Goal.
Using the stock market tips below, explain in one to three sentences why they recommend investing in only 5-10 of the listed companies.

Excerpt to read.

----

5. Invest in The Selected Shares
There are many enlisted companies in the stock market. It is better to invest in 5-10 companies out of the list. If you buy shares from too many companies, it will be hard for you to keep a record of all your shares.
6. Find Out About The Stocks Before Invest
You should gather some information about the stocks you intend to invest in. It is not right to blind-trust and listens to your family members or friends and invests in the stock market. Sometimes we hear, that share’s value will increase by 20%. Another share’s value will decrease by 30%. Warren Buffett has this famous quote to say about the stock market, “Remember that the stock market is a manic depressive.”
So do not listen to these rumors. Instead, if you get such authentic news, you should investigate it yourself and confirm it. You should identify-
a) If there any hidden information about the company.
b) Whether there will be any changes in the business in the relevant sector.
c) Take an in-depth look at every obvious fact which can create an impression on the stock market index.
Finalize your investment decision only after that analysis.
7. Do Not Dream of Making Profit Every Day
In the stock market, there are sometimes when you are making a profit every day. But you cannot guarantee that it will be like this all the time. Investing with such expectation will be an act of foolishness. Too much high expectation might turn your investment plans to be wrong.
8. Learn to Refuse Profit
It is better to sell the shares after making an expected profit instead of expecting more profit from the stocks. So the profit showing in the papers will be in your account. It’s better to have the money in your account rather than just only in the paper. So, develop the habit of refusing too much profit over investments. Instead of reinvesting the entire profit back into the shares, keep a part separately and invest it in other sectors. Moreover, if you do not find a suitable sector, at least you could save the money in the bank in a fixed deposit. This way, your risks will minimize.
9. Be Prepared For Bad Times
Rise and fall of stock value is a daily scenario in the stock market. You could have invested in a lively exchange, but sometimes the tide may change before you start collecting profits. Likewise, seeing a rising share value, you could have invested in it, but the value might decrease before the shares matured. So, be prepared to face such bad and hard times.
10. Find Information in Rumor
In the market, you will always hear rumors floating around about the companies here. Amongst those rumors, some might have a hint of truth in them. However, do not listen to any rumors blindly. The best you could do is investigating the origins of the rumors and look for any truth in it.
All we want to suggest is that follow a disciplined investment approach considering these 10 rules.

----

Information provided.

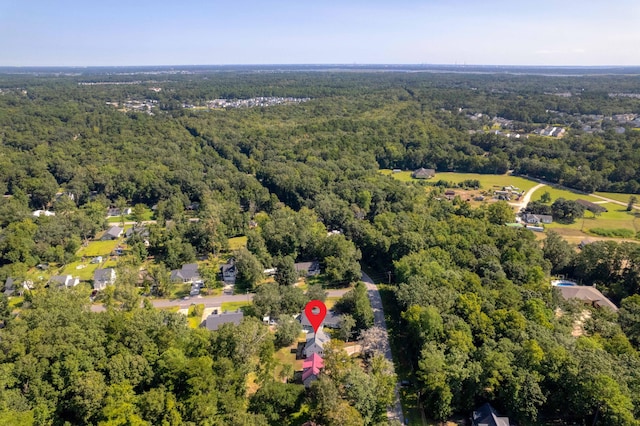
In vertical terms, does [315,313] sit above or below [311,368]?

----

Solved problem.
Buying shares from too many companies would make it hard to keep a record of all your shares. Limiting your investments to 5-10 companies keeps them manageable.